# I Have Received A Package



## adrian (May 23, 2004)




----------



## Stan (Aug 7, 2003)

Stunning watch Adrian.









I'm very pleased for you.


----------



## adrian (May 23, 2004)

Thank you Stan. This is my tax return.


----------



## pg tips (May 16, 2003)

Very nice Adrian, I'm not a bracelet man myself so I'd put it on leather but the watch looks superb, very classic.


----------



## Garry (Feb 25, 2003)

Nice one Adrian, enjoy it.......


----------



## Sargon (Feb 24, 2003)

Sweet! How big is it? What's under the hood? Do they still make their own movements?


----------



## adrian (May 23, 2004)

Thank you for your comments guys.









I don't know about the mechanism but I think it's the classic ETA.

The watch size is 38mm so it is not a small one.

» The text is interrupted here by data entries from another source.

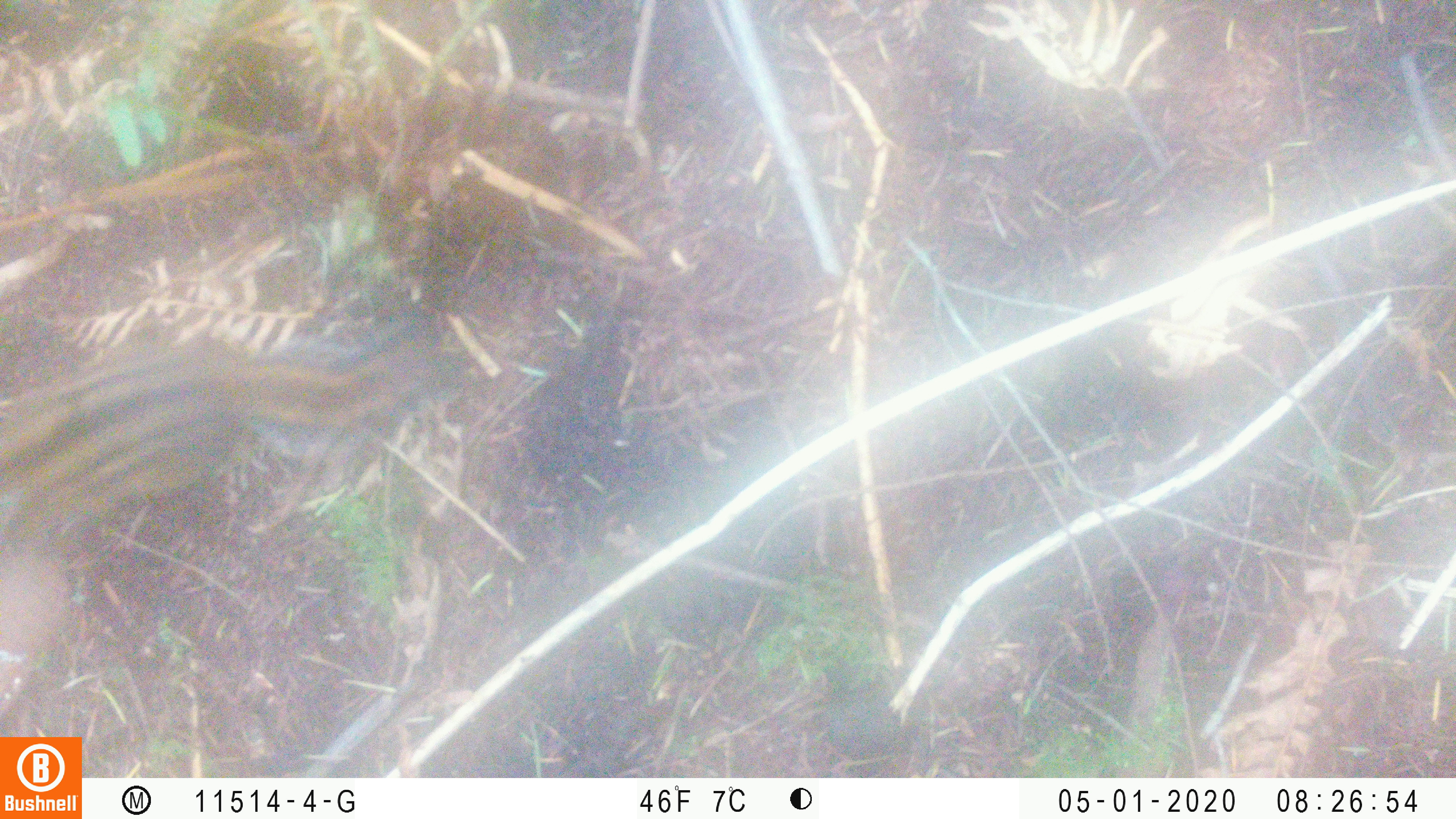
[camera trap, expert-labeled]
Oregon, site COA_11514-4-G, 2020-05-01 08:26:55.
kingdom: Animalia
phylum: Chordata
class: Mammalia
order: Rodentia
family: Sciuridae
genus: Neotamias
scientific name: Neotamias townsendii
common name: townsend's chipmunk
Townsend's chipmunk (Neotamias townsendii).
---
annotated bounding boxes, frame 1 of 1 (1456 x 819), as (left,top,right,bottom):
townsend's chipmunk: (0,283,448,545)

I will try to post more pictures with the watch in the next days.


----------



## Guest (Jun 10, 2004)

Sargon said:


> Sweet! How big is it? What's under the hood? Do they still make their own movements?


Sargon,

Universal Geneve is not the same firm now that was a classic manufacture and made their own movements and watches like the Polerouter.

I think the company was bought by a Far Eastern concern in the late '80's.


----------